Now just why did I do this? Well, at work we got a 686 machine with a PPro logo put on the outside of it. The logo was a completely obvious addon hack. We installed Linux on it to use it as a firewall. I don't like that dumb little logo on machines, so I took it home, scanned it, and spent several hours retouching it into what it is today. I heard about the last guy to make a logo like this. Intel got on his case. I however have a defense: This logo is protected under the satire nature of print. If you look closely, I offer several varieties of images, all the same except for the trademark. One has a G for GNU copyleft, another has a backward C for copyleft, and another has the word GNU. I feel that this is in spirit with the nature of Linux.
A little bit about how I did it:
I scanned it in at 600 DPI, converted it to grayscale, thresholded it, played with the letters (had to make the x myself), then I resized the image, smoothed the edges, and ran it through the 'despeckle' filter of XV, re-thresholded it, and made several high rez Postscript files for printing via ghostscript on my HP Laserjet III.
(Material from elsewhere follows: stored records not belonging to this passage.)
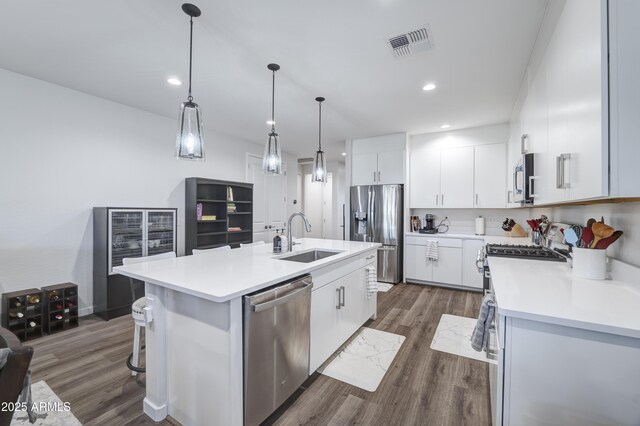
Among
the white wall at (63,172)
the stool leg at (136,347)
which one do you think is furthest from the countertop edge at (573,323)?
the white wall at (63,172)

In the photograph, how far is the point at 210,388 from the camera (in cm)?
147

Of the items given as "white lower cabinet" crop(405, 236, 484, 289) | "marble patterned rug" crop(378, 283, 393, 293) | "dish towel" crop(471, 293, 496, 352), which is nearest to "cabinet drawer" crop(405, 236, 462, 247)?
"white lower cabinet" crop(405, 236, 484, 289)

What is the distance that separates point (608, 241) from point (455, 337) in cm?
171

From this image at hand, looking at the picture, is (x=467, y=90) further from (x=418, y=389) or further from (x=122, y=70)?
(x=122, y=70)

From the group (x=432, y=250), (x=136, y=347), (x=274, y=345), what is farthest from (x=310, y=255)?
(x=432, y=250)

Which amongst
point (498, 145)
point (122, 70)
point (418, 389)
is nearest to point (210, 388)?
point (418, 389)

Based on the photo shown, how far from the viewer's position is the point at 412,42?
89.3 inches

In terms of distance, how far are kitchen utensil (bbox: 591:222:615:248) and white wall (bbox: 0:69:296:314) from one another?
4683 millimetres

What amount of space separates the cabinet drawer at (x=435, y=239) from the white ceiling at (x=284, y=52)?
196 centimetres

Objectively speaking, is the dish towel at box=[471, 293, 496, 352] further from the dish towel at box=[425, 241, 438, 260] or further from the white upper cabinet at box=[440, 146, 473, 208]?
the white upper cabinet at box=[440, 146, 473, 208]

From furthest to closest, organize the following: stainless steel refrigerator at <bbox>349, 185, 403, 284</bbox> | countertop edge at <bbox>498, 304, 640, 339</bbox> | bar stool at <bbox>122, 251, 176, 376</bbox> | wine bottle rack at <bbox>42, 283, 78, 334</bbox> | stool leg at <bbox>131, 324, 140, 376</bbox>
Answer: stainless steel refrigerator at <bbox>349, 185, 403, 284</bbox> → wine bottle rack at <bbox>42, 283, 78, 334</bbox> → stool leg at <bbox>131, 324, 140, 376</bbox> → bar stool at <bbox>122, 251, 176, 376</bbox> → countertop edge at <bbox>498, 304, 640, 339</bbox>

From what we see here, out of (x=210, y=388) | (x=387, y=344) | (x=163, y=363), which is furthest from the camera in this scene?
(x=387, y=344)

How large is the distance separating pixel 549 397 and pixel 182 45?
10.6 feet

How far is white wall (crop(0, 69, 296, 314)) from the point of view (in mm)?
2836
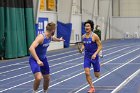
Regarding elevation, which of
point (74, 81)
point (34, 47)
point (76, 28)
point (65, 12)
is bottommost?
point (74, 81)

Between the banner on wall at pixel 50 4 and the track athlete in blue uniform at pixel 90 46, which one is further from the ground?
the banner on wall at pixel 50 4

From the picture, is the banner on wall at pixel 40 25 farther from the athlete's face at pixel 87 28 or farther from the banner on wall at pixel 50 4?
the athlete's face at pixel 87 28

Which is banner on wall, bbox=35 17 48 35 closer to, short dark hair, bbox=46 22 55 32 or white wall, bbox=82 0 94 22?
white wall, bbox=82 0 94 22

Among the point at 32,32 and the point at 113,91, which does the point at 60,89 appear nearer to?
the point at 113,91

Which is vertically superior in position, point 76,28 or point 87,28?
point 87,28

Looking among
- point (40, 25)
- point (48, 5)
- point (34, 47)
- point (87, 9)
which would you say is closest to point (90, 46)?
point (34, 47)

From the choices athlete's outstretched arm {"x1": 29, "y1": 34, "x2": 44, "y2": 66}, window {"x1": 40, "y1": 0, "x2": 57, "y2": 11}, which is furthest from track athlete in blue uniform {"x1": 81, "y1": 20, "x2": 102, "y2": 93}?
→ window {"x1": 40, "y1": 0, "x2": 57, "y2": 11}

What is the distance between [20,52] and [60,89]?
1361 cm

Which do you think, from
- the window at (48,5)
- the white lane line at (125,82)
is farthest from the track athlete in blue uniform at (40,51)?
the window at (48,5)

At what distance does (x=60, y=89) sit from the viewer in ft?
40.4

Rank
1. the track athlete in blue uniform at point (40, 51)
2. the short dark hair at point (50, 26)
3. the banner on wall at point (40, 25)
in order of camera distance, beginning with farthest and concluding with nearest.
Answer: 1. the banner on wall at point (40, 25)
2. the short dark hair at point (50, 26)
3. the track athlete in blue uniform at point (40, 51)

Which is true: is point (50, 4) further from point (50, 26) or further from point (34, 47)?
point (34, 47)

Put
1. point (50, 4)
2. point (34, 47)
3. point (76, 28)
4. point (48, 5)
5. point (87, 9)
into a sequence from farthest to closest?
point (87, 9), point (76, 28), point (50, 4), point (48, 5), point (34, 47)

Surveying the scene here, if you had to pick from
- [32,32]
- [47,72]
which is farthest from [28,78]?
[32,32]
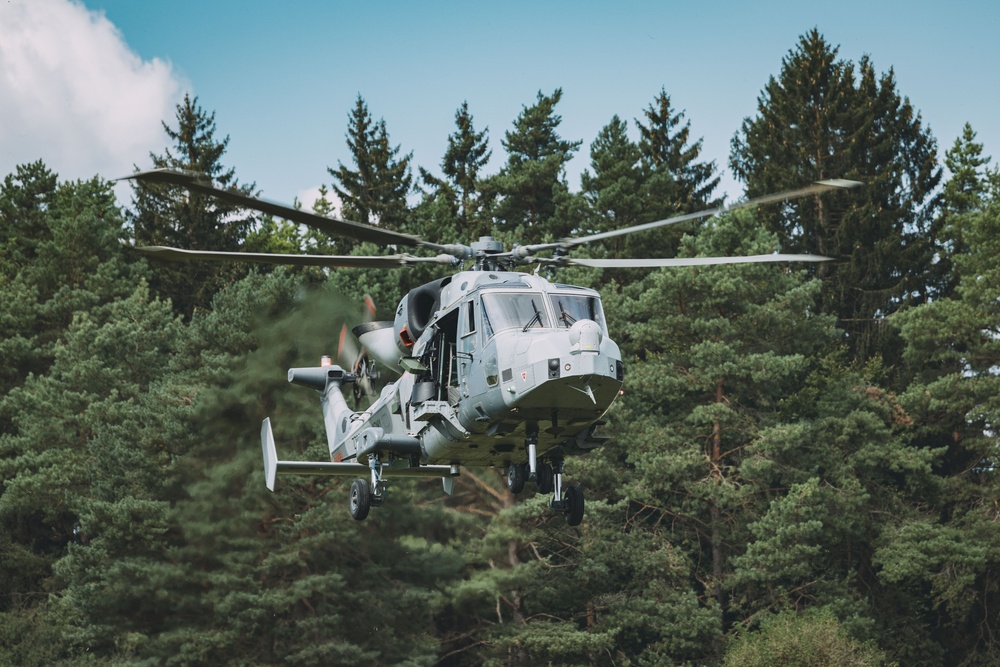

Below you'll find several varieties of Linux logos. I have 5 Postscript, printer ready images. 2 of them are perfect size fits for a T-shirt (just print it and take it to your local Kinko's). The other 2 are just a really big 300 DPI fully page ones, and a sheet that will print 60 logos on a Avery 8690 on an HP Laserjet III. The rest are just GIFs that you can download and do with what you wish. Anyhow, I printed up a bunch on clear labels, and stuck one on the front of our firewall machine, which will be located in a colocation center.